Records to use:

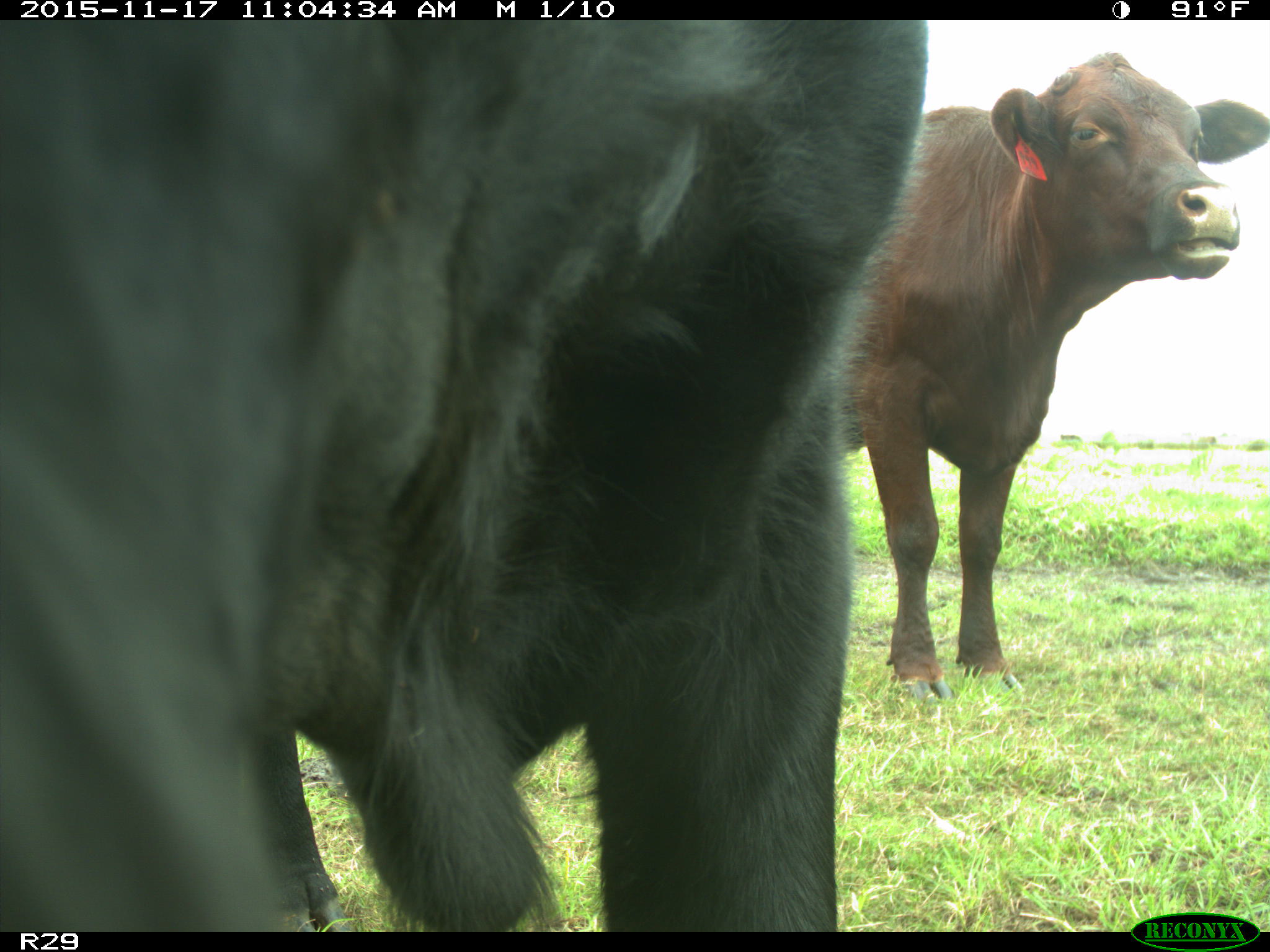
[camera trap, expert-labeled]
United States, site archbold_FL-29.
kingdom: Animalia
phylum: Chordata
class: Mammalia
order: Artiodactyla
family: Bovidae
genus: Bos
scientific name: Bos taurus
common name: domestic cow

...

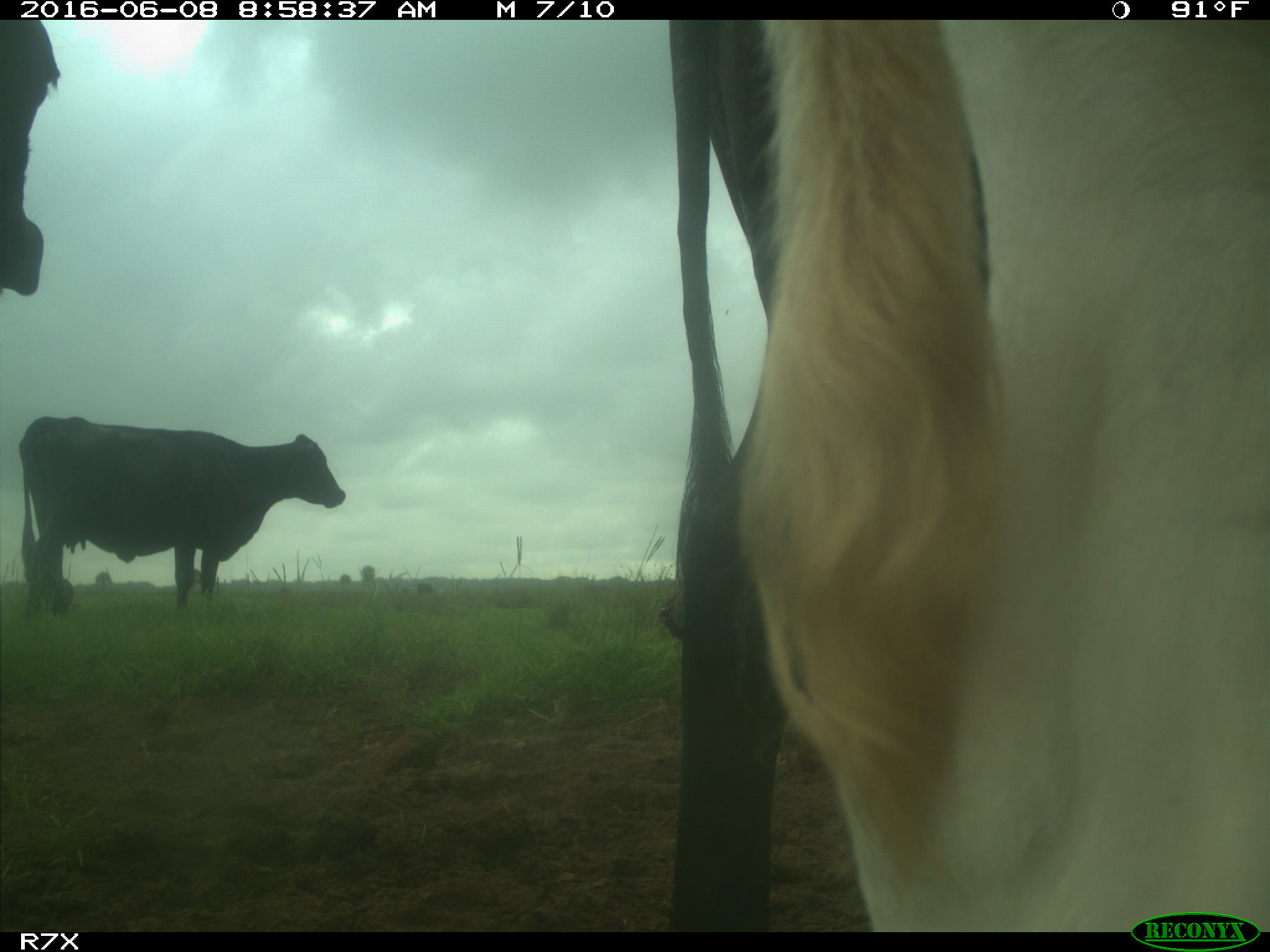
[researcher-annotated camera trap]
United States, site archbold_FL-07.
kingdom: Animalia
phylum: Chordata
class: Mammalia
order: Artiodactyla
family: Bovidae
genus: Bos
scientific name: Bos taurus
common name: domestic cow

==

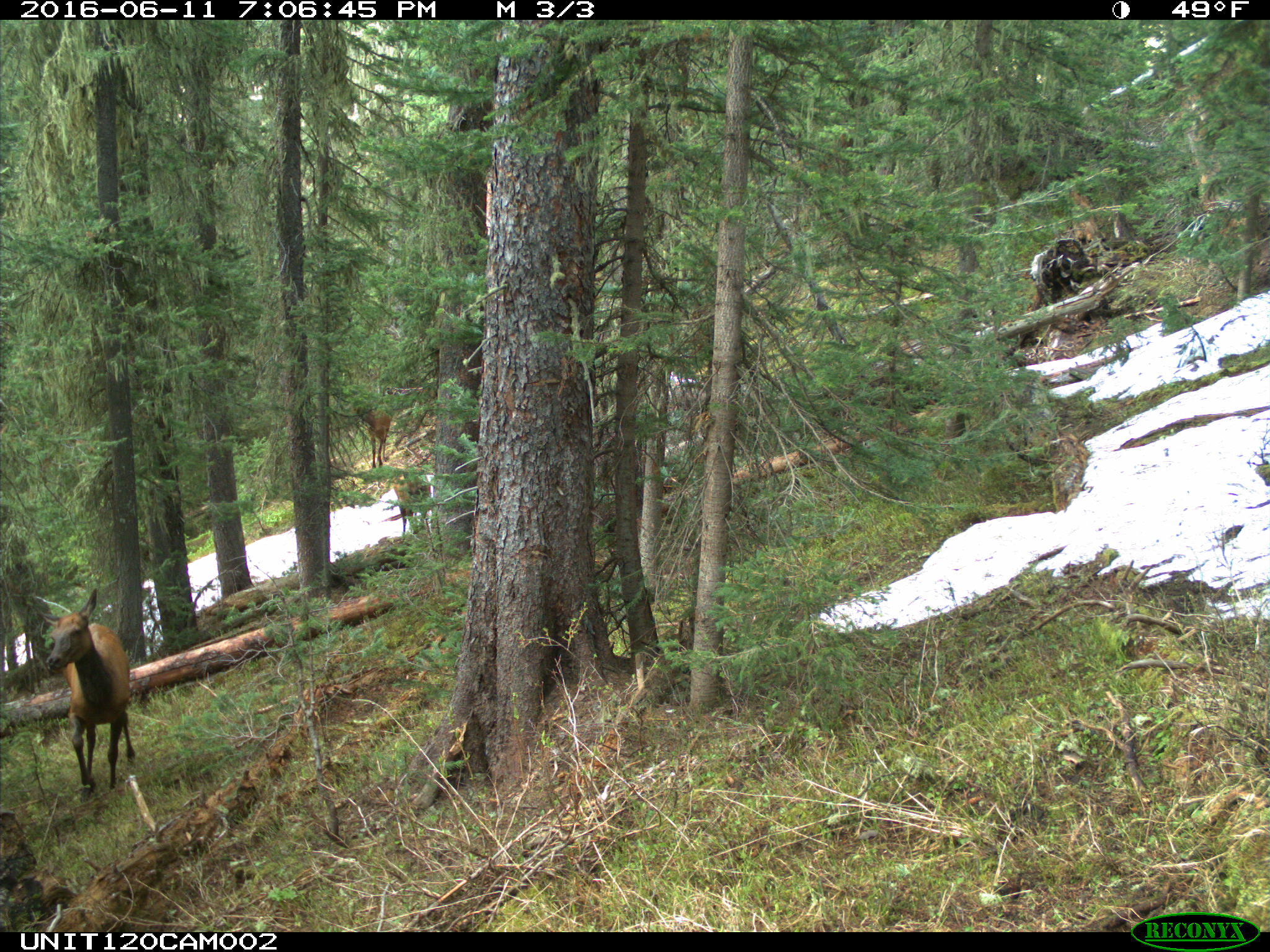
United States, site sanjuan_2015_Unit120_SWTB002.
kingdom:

How to complete this task: Tally every line in the listing above that contains "site", then state only the total.

Answer: 3